Complete the sentence:
Sublinear risk measures have ___ bis-ask spread
Positive.
Bid-ask spread = rho(X) - rho(-X)
Define Comonotonic Additive (COMON) risk measure
Variables are comonotonic and rho(X+Y) = rho(X) + rho(Y) (additive)
Comonotonic variables provide no hedge against one another (no diversification)
Complete the sentence:
2 random variables X and Y are comonotonic if…
X = g(z) and Y=h(z) for increasing functions g and h and common variable z.
Said differently, (X(w1)-X(w2))*(Y(w1)-Y(w2)) positive so the differences have the same sign.
Ex: if X & Y are different XS layers of same risk Z, then they are comonotonic since indemnity functions are increasing.
Provide 2 examples of COMON risk measures
- VaR
- TVaR
Provide an example of non-COMON risk measure
Variance
True or False?
All coherent risk measures are COMON
False, coherent risk measure may or may not be COMON
Define Independent Additive risk measure
rho(X+Y) = rho(X) + rho(Y) if X and Y are independent.
Provide an example of independent additive risk measure
Variance since when indenepent random variables, Cov = 0
Provide an example of non-independent additive risk measure
Standard deviation
True or False?
All coherent risk measures are independent additive
False, in general, coherent risk measures are not independent additive.
Define Law Invariant (LI) risk measure
Means that rho(X) is a function of F(X)
If X and Y have same distribution function, than rho(X) = rho(Y)
True or False?
LI risk measure can only assess risk given explicit representation.

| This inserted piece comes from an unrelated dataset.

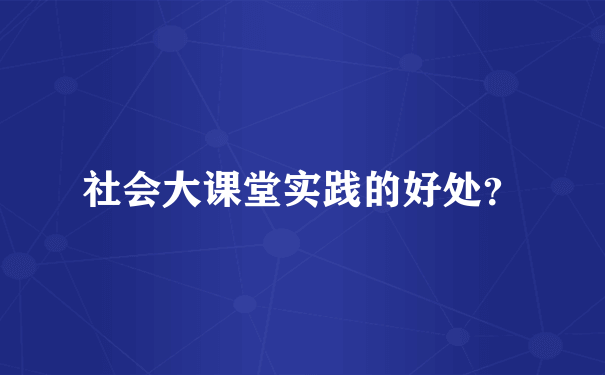 社会大课堂实践的好处?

False, LI risk measures can assess risk given implicit or dual implicit representations, does not need to be explicit.
True or False?
Cause is relevant in Law Invariance
False, LI is motivated by the fact that entities risk of insolvency depends only on its distribution of future changes in surplus, cause is irrelevant.

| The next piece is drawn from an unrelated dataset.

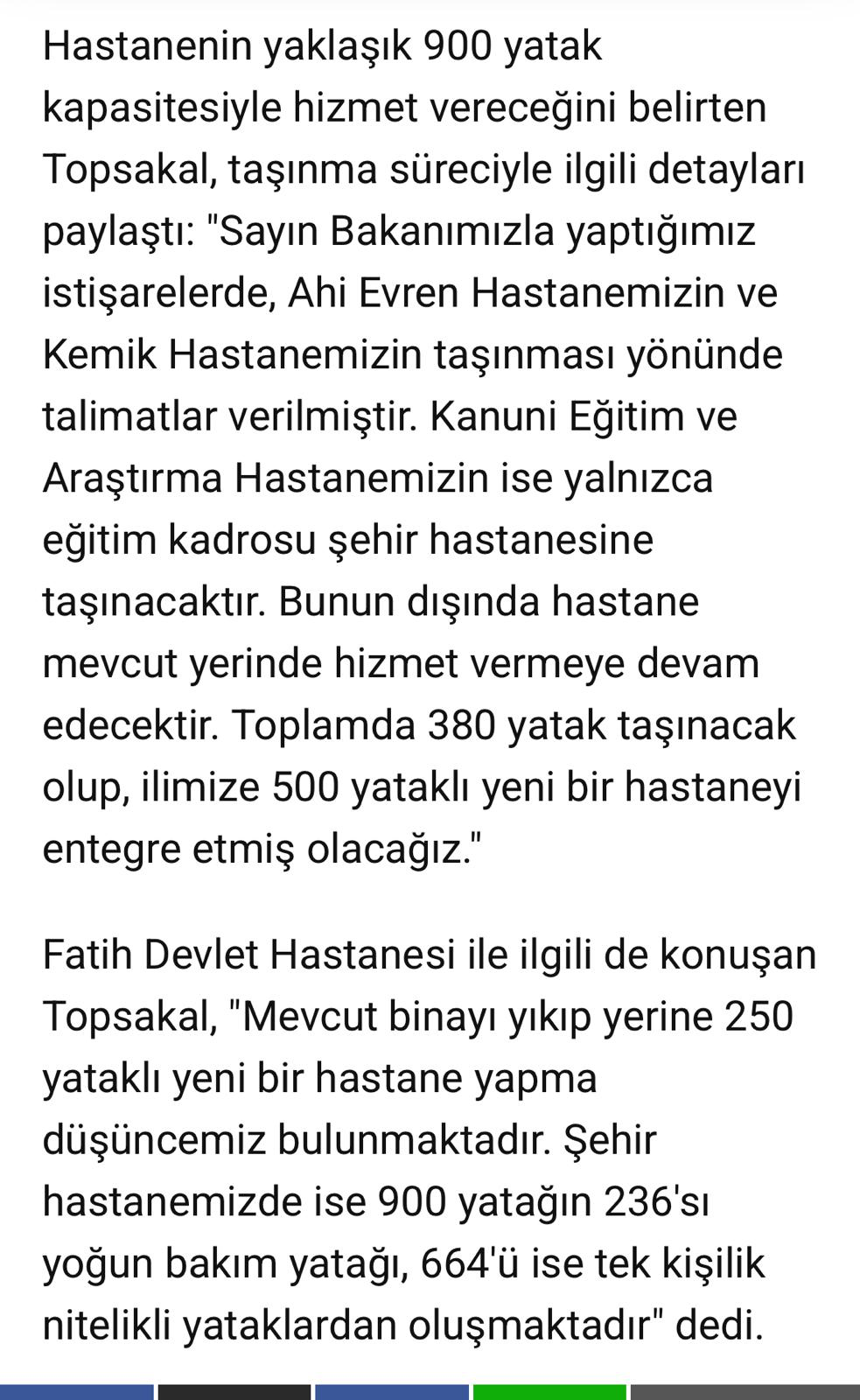 Hastanenin yaklaşık 900 yatak kapasitesiyle hizmet vereceğini belirten Topsakal, taşınma süreciyle ilgili detayları paylaştı: "Sayın Bakanımızla yaptığımız istişarelerde, Ahi Evren Hastanemizin ve Kemik Hastanemizin taşınması yönünde talimatlar verilmiştir. Kanuni Eğitim ve Araştırma Hastanemizin ise yalnızca eğitim kadrosu şehir hastanesine taşınacaktır. Bunun dışında hastane mevcut yerinde hizmet vermeye devam edecektir. Toplamda 380 yatak taşınacak olup, ilimize 500 yataklı yeni bir hastaneyi entegre etmiş olacağız."

Fatih Devlet Hastanesi ile ilgili de konuşan Topsakal, "Mevcut binayı yıkıp yerine 250 yataklı yeni bir hastane yapma düşüncemiz bulunmaktadır. Şehir hastanemizde ise 900 yatağın 236'sı yoğun bakım yatağı, 664'ü ise tek kişilik nitelikli yataklardan oluşmaktadır" dedi.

Why is LI desirable for regulatory capital risk measures
Coupled with continuity, LI enables risk to be estimated statistically which is appropriate for regulatory capital risk measures.
Briefly explain why LI risk measures may not be appropriate for pricing (or CAPM)
Since in pricing and CAPM, underlying scenario (cause) matters
Provide 2 examples of LI risk measures
- VaR
- TVaR
- Standard deviation
Law Invariant is also known as…
Objectivity
True or False?
All coherent risk measures are LI
False, coherent risk measures may or may not be LI
Define Coherent (COH) risk measure
Coherent if MON, TI, PH and SA
Provide 2 examples of coherent risk measures
- TVaR
- Average of TVaR at different thresholds
Provide an example of non-COH risk measure
- VaR (fails SA property)
- Variance (fails MON, PH and SA properties)
Define Spectral Risk Measure (SRM)
Means that risk measure is COH, LI and COMON
Provide 1 example of SRM risk measure
TVaR
Provide 1 example of non-SRM risk measure
VaR
Define Compound Risk Measure
rho_a(X) = rho(X limited to a(X))
For which use are compound risk measures interesting
In pricing, we might combine a pricing risk measure with a capital risk mesure to produce a compound risk measure
Which 4 mathematical properties are implied by rho_a if both rho and a have them.
- PH
- NORM
- TI
- MON
Describe 5 problems with Utility Theory as a model of firm decision making
- Assumes a diminishing marginal utility of wealth but does not apply in reality.
- Assumes firm preferences are relative to wealth, while they are absolute
- Combines attitudes to wealth and risk where they should be separate.
- Utility functions are not linear, thus expected utility is not MRM
- Based on combination through mixing, with no pooling, which does not align with insurance operations.
Describe how dual utility theory addresses each of the 5 issues.
- Utility is linear with wealth, thus no marginal diminishing utility of wealth
- Reflects absolute firm preferences regardless of wealth
- Allows firms to maximize profits (wealth) while being risk averse
- Linear in outcomes based on distorted probabilities which means consuming 2 goods is equal to the sum of the utilities of consuming each individual good.
- Based on combination through mixing and pooling which alignes with insurance purposes.